> _DATASET CONTENT_:
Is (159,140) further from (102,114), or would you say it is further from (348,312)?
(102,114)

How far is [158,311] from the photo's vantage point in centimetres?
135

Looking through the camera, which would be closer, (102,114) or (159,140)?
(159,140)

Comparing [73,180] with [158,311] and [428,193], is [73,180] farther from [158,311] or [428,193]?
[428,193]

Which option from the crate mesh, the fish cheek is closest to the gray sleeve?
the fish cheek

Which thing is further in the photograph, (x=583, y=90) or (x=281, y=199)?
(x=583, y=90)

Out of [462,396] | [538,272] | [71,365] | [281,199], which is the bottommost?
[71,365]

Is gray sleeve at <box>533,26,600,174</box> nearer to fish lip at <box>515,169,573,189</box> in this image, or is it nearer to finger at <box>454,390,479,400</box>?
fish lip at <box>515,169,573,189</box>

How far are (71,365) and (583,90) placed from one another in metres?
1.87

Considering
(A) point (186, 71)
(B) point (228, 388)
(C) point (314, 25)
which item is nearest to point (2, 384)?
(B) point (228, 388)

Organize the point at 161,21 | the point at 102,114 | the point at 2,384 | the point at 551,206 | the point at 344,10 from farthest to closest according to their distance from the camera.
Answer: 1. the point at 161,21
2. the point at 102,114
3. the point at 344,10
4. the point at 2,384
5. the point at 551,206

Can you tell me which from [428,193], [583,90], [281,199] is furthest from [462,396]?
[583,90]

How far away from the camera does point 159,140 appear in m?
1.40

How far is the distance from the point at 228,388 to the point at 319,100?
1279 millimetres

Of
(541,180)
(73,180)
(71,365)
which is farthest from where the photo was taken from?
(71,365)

* * *

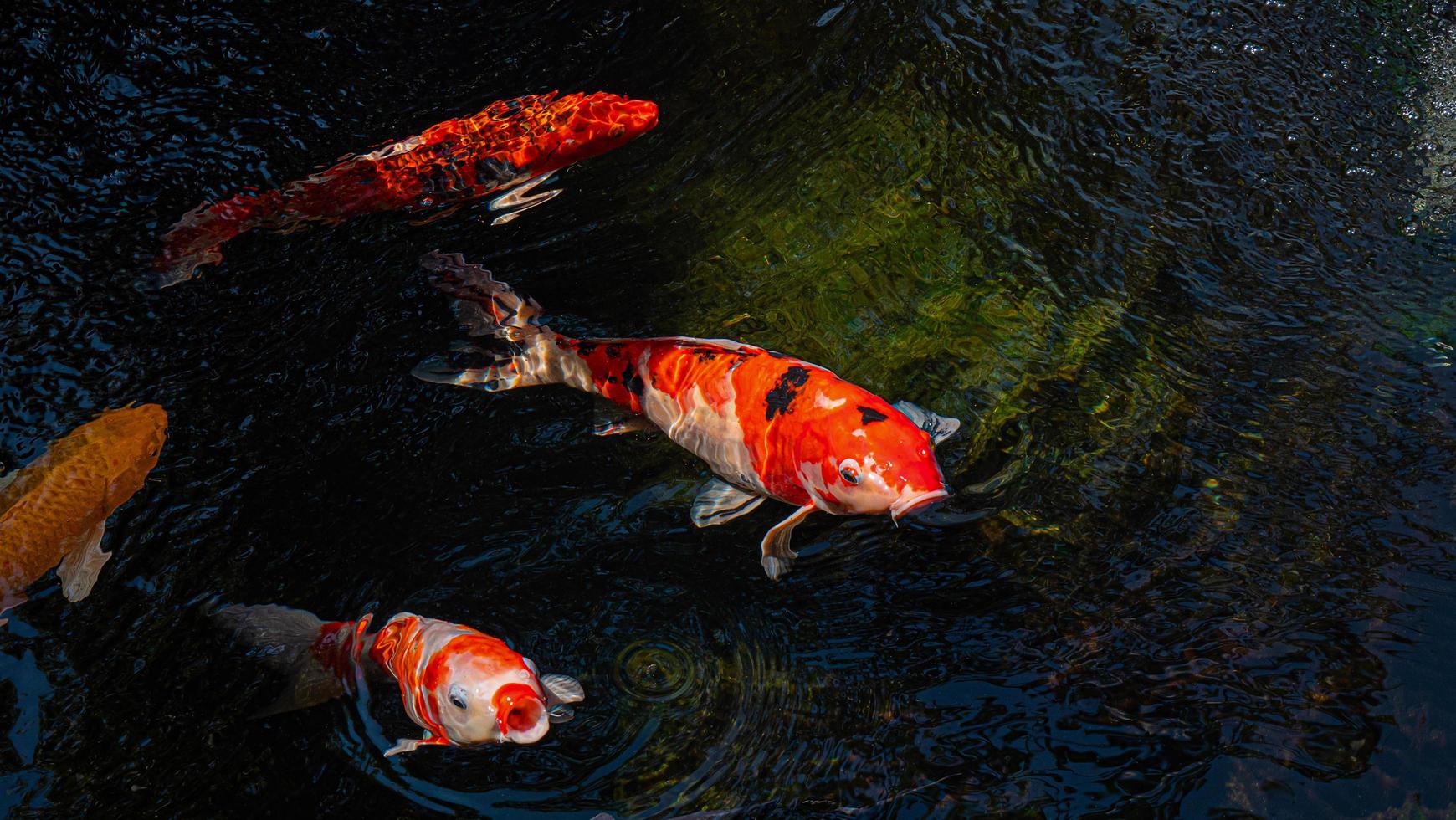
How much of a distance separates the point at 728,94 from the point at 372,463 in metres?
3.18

...

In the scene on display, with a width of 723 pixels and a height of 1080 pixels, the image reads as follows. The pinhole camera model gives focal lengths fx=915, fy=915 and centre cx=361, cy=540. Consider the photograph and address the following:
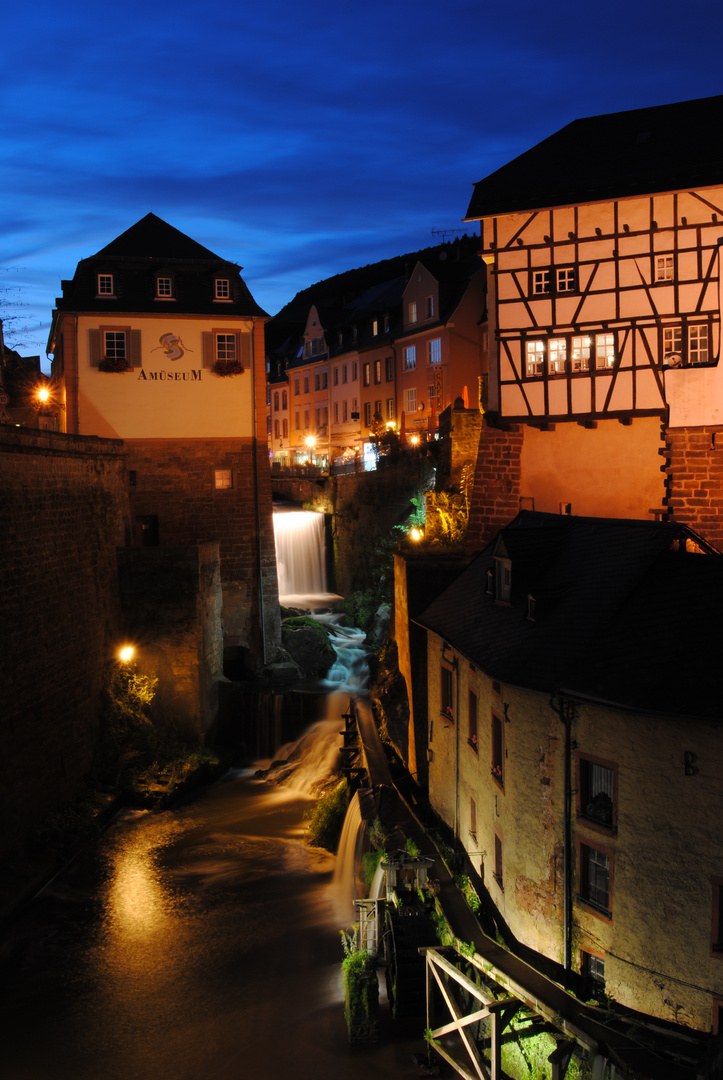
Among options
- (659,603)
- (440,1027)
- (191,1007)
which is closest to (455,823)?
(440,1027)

> _WRITTEN TASK_:
Rewrite the records from the line with "Is (159,140) further" to the line with "1279 millimetres", putting "viewer" wherever "camera" appears and leaving everything else unchanged.

> _OUTPUT_:
Is (159,140) further from (102,114), or would you say it is further from (348,312)?
(102,114)

How far is [158,311] from the photo's vantage point in centimetres?
135

Looking through the viewer, which would be closer, (102,114) or (159,140)?
(159,140)

Comparing [73,180] with [158,311] and [428,193], is [73,180] farther from [158,311] or [428,193]?
[428,193]

Which option from the crate mesh, the fish cheek is closest to the gray sleeve?
the fish cheek

Which thing is further in the photograph, (x=583, y=90) or (x=281, y=199)?
(x=583, y=90)

Out of [462,396] | [538,272] | [71,365] | [281,199], which is the bottommost?
[71,365]

Is gray sleeve at <box>533,26,600,174</box> nearer to fish lip at <box>515,169,573,189</box> in this image, or is it nearer to finger at <box>454,390,479,400</box>?
fish lip at <box>515,169,573,189</box>

How far are (71,365) and (583,90) placed from one another in metres?
1.87

Considering
(A) point (186, 71)
(B) point (228, 388)
(C) point (314, 25)
which item is nearest to point (2, 384)?
(B) point (228, 388)

Organize the point at 161,21 | the point at 102,114 | the point at 2,384 | the point at 551,206 | the point at 344,10 from farthest to closest according to their distance from the viewer.
Answer: 1. the point at 161,21
2. the point at 102,114
3. the point at 344,10
4. the point at 2,384
5. the point at 551,206

Can you tell me which from [428,193], [583,90], [281,199] is furthest from [462,396]?
[583,90]

How far away from the viewer does point 159,140 appear in m?
1.40

How far is the distance from the point at 228,388 to the point at 319,100?
1279 millimetres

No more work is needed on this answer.